Cook up a succulent bowlful of soy-glazed aubergine to serve with sticky sushi rice, vegetable slaw and an umami-rich, Japanese-style dressing. Oishii (delicious)!

35 mins
598kcal
Japanese
Soy-Glazed Aubergine With Japanese-Style Slaw
4.5

Ingredients for 2 people

Cooking for 3? 1 and a half for each ingredient Cooking for 4? Double each ingredient

Mayonnaise (25ml)
Mayonnaise (25ml)
Aubergine
Aubergine
Sugar snap peas (80g)
Sugar snap peas (80g)
Garlic clove
Garlic clove
Soy sauce (30ml)
Soy sauce (30ml)
Apple
Apple
Tahini (15g)
Tahini (15g)
Cornflour (1tsp)
Cornflour (1tsp)
Sushi rice (150g)
Sushi rice (150g)
Rice vinegar (15ml)
Rice vinegar (15ml)
Carrot x2
Carrot x2
Red chilli
Red chilli
Pak choi (200g)
Pak choi (200g)
Honey (25g)
Honey (25g)

You'll also need

Pepper, Salt, Vegetable oil, Water (or dietary alternatives)

Cooking instructions

Instructions for 2 [for 3] [for 4] portion recipe.

1.

Preheat the oven to 200°C/ 180°C (fan)/ gas 6

Rinse your sushi rice in a sieve under cold water for 30 secs (use your hands to really wash the grains!), then set aside to drain fully

Add the drained rice with 200ml [300ml] [400ml] cold water to a pot with a lid and bring to the boil over a high heat

Step 1
2.

Once the rice is boiling, reduce the heat to low until very gently bubbling and cook, covered, for 15 min

After 15 min, remove the pot from the heat and keep covered for a further 10 min before serving – this is your sticky rice

Tip: Don't peek! Keep the lid on the whole time for fluffy and sticky rice!

Step 2
3.

While the rice is cooking, combine your cornflour with your soy sauce and honey in a bowl – this is your soy sauce glaze

Slice your red chilli[es] finely

Chop off and discard the roots from your pak choi, separate the leaves and give them a wash, then pat dry with kitchen paper

Step 3
4.

Cut your aubergine[s] in half lengthways, then score the flesh in a criss-cross pattern, taking care not to cut through to the skin

Transfer the scored aubergine to a tin foil-lined baking tray (or two!) then drizzle with vegetable oil and half of the soy sauce glaze (save the rest for later!)

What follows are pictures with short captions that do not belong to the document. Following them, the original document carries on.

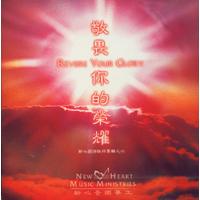 敬畏你的榮耀(CD)新心國語敬拜專輯六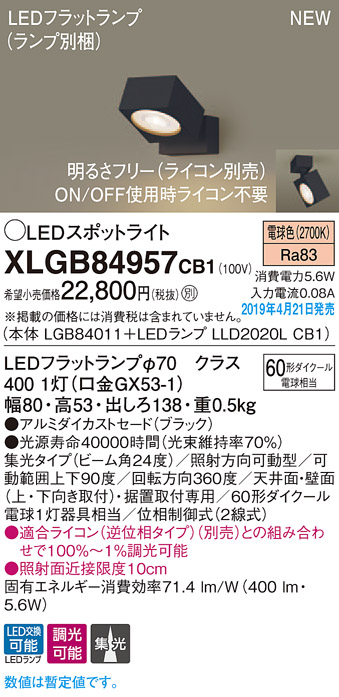 XLGB84957CB1スポットライト LEDフラットランプ 電球色 天井直付型・壁直付型・据置取付型ビーム角24度 集光タイプ 調光可能 110Vダイクール電球60形1灯器具相当Panasonic 照明器具
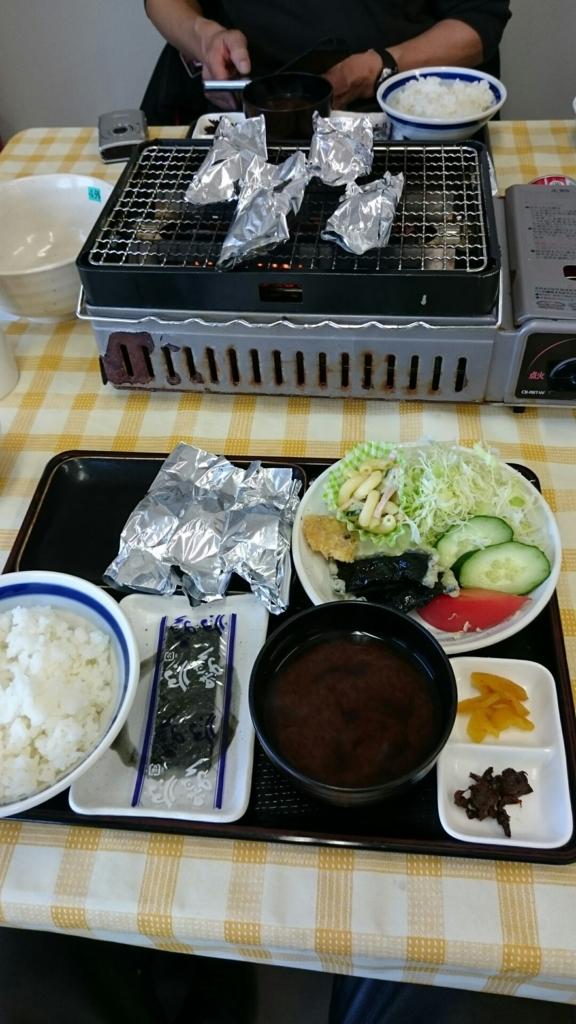 f:id:yanchiyamaru:20161113235522j:plain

Put the tray[s] in the oven for 25-30 min or until the aubergine is tender – this is your soy-glazed aubergine

Step 4
5.

Meanwhile, peel and finely chop (or grate) your garlic

Combine the chopped garlic (not a fan of raw garlic? Just add a little!), tahini, mayo and rice vinegar in a large bowl

Season with salt and pepper – this is your Japanese-style dressing

Step 5
6.

Top, tail, peel and grate your carrot[s]

Slice your apple[s] finely, then chop into matchsticks (discard the core!)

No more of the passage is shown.